Give back the records below exactly, every one, with no pictures.

(Spatial reasoning records)
Start
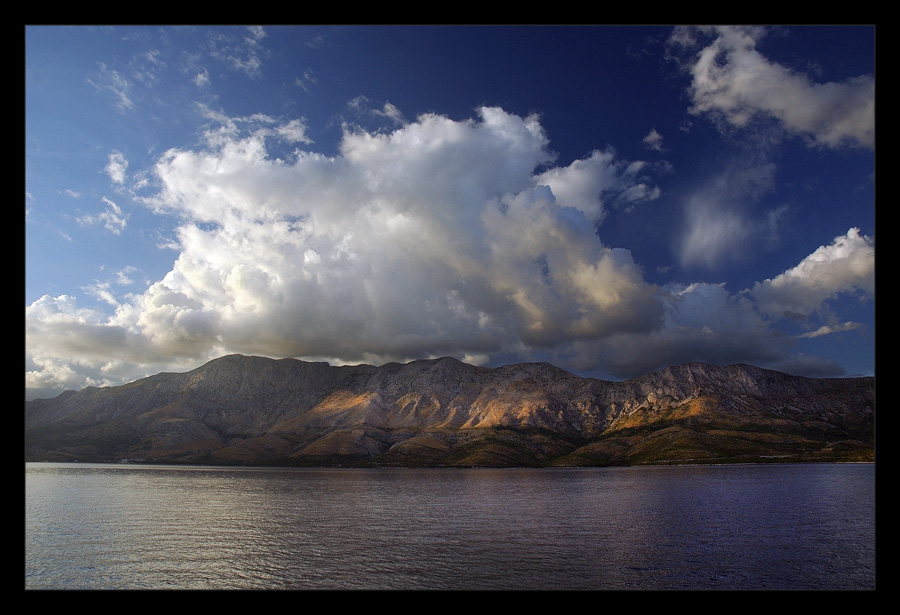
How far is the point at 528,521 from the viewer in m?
75.4

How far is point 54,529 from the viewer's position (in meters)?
69.8
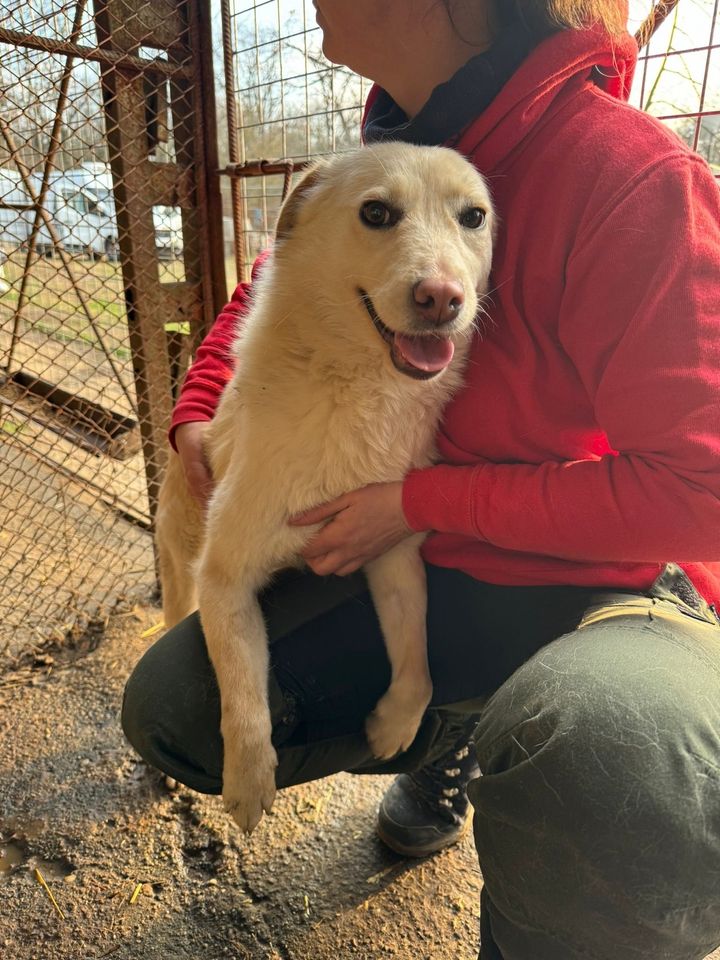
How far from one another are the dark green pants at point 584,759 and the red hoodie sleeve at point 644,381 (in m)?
0.16

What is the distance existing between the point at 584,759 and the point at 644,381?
57 cm

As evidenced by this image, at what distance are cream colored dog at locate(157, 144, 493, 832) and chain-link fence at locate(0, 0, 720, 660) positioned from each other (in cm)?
91

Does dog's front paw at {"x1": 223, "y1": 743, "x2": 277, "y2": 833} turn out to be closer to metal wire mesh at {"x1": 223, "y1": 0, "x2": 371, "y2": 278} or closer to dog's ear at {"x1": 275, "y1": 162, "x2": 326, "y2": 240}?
dog's ear at {"x1": 275, "y1": 162, "x2": 326, "y2": 240}

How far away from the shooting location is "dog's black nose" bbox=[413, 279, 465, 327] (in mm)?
1105

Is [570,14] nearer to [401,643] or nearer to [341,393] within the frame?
[341,393]

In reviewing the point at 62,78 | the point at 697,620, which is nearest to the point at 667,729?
the point at 697,620

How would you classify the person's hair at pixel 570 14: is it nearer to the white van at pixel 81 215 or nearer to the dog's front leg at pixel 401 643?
the dog's front leg at pixel 401 643

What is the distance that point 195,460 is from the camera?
1758mm

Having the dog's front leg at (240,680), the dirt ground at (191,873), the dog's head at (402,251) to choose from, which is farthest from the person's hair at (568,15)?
the dirt ground at (191,873)

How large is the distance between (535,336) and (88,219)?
218 centimetres

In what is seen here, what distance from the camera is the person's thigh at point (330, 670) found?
1363mm


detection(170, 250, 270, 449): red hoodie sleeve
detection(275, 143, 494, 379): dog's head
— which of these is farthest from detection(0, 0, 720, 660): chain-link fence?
detection(275, 143, 494, 379): dog's head

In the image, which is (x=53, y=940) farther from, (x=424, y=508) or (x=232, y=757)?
(x=424, y=508)

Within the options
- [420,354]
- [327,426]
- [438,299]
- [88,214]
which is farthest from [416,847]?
[88,214]
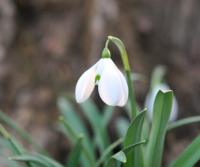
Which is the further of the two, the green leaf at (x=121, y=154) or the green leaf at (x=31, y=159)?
the green leaf at (x=31, y=159)

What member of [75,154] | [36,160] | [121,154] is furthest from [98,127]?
[121,154]

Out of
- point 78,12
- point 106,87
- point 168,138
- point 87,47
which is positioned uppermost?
point 78,12

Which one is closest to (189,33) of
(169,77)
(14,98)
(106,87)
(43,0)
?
(169,77)

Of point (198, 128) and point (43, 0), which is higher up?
point (43, 0)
End
§ **Full answer**:
How far is the point at 528,521 from the viewer in m?
75.4

How far is point 54,529 from the viewer's position (in meters)?
69.8
How far from one another are the dark green pants at point 584,759 and the red hoodie sleeve at point 644,381 (in m)?
0.16

What is the distance existing between the point at 584,759 and the point at 644,381?
57 cm

As evidenced by this image, at what distance are cream colored dog at locate(157, 144, 493, 832) and chain-link fence at locate(0, 0, 720, 660) positioned from each other (in cm)?
91

Does dog's front paw at {"x1": 223, "y1": 743, "x2": 277, "y2": 833} turn out to be closer to metal wire mesh at {"x1": 223, "y1": 0, "x2": 371, "y2": 278} or closer to dog's ear at {"x1": 275, "y1": 162, "x2": 326, "y2": 240}?
dog's ear at {"x1": 275, "y1": 162, "x2": 326, "y2": 240}

How far away from the shooting location is "dog's black nose" bbox=[413, 279, 465, 327] (in mm)?
1105

Is [570,14] nearer to [401,643] or nearer to [341,393] within the frame?
[341,393]

In reviewing the point at 62,78 | the point at 697,620, which is nearest to the point at 667,729?
the point at 697,620

How would you classify the person's hair at pixel 570 14: is it nearer to the white van at pixel 81 215 or nearer to the dog's front leg at pixel 401 643?
the dog's front leg at pixel 401 643

What is the distance that point 195,460 is from the camera?
1758mm

Having the dog's front leg at (240,680), the dirt ground at (191,873), the dog's head at (402,251) to choose from, which is farthest from the person's hair at (568,15)?
the dirt ground at (191,873)

How large is the distance between (535,336) and (88,219)?
218 centimetres

In what is seen here, what distance from the camera is the person's thigh at point (330, 670) found?
1363mm


detection(170, 250, 270, 449): red hoodie sleeve
detection(275, 143, 494, 379): dog's head
— which of these is farthest from detection(0, 0, 720, 660): chain-link fence?
detection(275, 143, 494, 379): dog's head

In the image, which is (x=53, y=940) farther from, (x=424, y=508) or (x=232, y=757)?
(x=424, y=508)

Within the options
- [420,354]
- [327,426]
- [438,299]
- [88,214]
which is farthest from [416,847]?
[88,214]
Which is the further of the two, the green leaf at (x=121, y=154) or the green leaf at (x=31, y=159)?
the green leaf at (x=31, y=159)

What member of [75,154] | [36,160] | [121,154] is furthest from [98,127]?
[121,154]

Out of
- point 78,12
- point 106,87
- point 168,138
- point 87,47
which is positioned uppermost?
point 78,12

Which one is closest to (189,33) of
(169,77)
(14,98)
(106,87)
(43,0)
?
(169,77)

Of point (198, 128) and point (43, 0), which is higher up?
point (43, 0)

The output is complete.